▶ [What you should do]:
From the entries below, show each line that contains the word "strap".

(Records of spatial reasoning questions)

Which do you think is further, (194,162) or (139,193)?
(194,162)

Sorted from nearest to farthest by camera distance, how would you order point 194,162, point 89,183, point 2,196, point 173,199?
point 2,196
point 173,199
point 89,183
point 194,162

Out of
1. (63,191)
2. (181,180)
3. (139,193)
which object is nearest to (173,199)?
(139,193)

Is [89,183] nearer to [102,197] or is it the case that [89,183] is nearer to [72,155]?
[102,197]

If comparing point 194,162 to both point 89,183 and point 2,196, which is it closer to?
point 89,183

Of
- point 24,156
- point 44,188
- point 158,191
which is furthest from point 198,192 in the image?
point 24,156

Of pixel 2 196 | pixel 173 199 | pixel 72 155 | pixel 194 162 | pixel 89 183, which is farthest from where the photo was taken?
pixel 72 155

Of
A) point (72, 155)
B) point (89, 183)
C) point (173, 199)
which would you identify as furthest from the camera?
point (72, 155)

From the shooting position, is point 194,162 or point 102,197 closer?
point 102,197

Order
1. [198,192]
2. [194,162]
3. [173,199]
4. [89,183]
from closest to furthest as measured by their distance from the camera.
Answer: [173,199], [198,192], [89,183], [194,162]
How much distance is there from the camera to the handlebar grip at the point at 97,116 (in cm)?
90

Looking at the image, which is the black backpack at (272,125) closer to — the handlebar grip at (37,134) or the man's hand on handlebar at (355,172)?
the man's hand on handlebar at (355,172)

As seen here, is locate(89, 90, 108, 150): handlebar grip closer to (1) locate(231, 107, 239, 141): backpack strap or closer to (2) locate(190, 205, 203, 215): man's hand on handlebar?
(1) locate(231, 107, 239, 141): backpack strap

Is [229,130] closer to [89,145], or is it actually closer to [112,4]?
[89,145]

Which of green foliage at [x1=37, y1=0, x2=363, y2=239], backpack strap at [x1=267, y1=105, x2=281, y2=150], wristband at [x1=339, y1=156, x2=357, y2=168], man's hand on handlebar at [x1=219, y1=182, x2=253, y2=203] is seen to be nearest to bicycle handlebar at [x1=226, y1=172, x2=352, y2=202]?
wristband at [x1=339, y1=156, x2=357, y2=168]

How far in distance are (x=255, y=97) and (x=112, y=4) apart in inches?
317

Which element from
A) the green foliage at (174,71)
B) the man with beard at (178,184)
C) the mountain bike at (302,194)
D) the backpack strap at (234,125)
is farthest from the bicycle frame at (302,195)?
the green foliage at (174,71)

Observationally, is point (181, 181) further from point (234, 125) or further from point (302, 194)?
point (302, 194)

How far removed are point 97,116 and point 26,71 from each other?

--

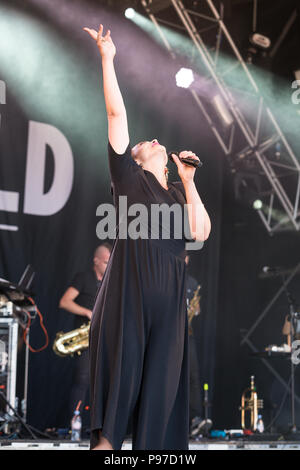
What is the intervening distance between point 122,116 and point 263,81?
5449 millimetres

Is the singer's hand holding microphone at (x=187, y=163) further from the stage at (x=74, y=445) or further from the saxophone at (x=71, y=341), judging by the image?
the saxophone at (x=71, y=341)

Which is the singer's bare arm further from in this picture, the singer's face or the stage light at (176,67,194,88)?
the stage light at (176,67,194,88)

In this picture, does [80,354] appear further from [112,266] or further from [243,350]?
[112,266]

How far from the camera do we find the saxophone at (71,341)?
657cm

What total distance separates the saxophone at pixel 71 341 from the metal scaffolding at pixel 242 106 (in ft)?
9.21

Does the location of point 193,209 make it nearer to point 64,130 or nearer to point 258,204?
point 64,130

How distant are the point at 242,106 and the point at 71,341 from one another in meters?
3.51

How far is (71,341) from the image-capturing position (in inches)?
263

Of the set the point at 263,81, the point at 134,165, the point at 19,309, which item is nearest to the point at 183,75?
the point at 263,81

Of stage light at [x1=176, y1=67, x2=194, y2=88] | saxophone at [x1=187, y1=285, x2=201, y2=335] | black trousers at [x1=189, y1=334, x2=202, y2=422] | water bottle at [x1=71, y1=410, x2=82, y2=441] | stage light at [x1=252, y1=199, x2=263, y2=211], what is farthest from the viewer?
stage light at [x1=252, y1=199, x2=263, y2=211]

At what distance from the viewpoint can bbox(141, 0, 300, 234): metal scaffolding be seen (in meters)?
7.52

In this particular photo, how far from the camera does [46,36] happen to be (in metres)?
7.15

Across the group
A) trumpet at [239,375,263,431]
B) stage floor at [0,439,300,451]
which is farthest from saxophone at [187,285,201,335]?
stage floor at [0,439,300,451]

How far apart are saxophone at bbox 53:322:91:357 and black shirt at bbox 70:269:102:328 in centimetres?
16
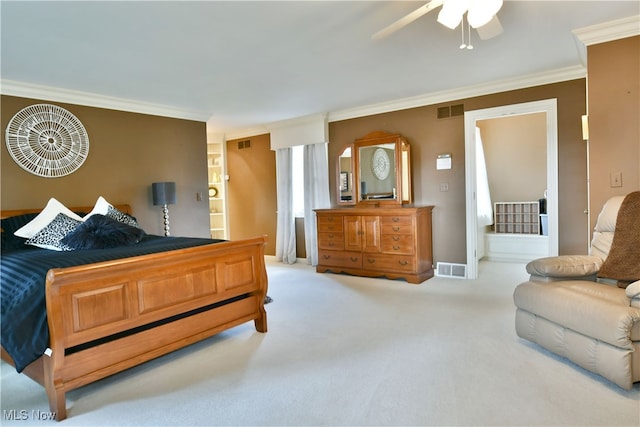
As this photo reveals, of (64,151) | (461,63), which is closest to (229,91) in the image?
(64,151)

▶ [Reply to the exercise]:
As seen here, is locate(89, 90, 108, 150): handlebar grip closer to (1) locate(231, 107, 239, 141): backpack strap or closer to (2) locate(190, 205, 203, 215): man's hand on handlebar?
(1) locate(231, 107, 239, 141): backpack strap
Which of green foliage at [x1=37, y1=0, x2=363, y2=239], backpack strap at [x1=267, y1=105, x2=281, y2=150], wristband at [x1=339, y1=156, x2=357, y2=168], man's hand on handlebar at [x1=219, y1=182, x2=253, y2=203] is seen to be nearest to bicycle handlebar at [x1=226, y1=172, x2=352, y2=202]?
D) the backpack strap at (234,125)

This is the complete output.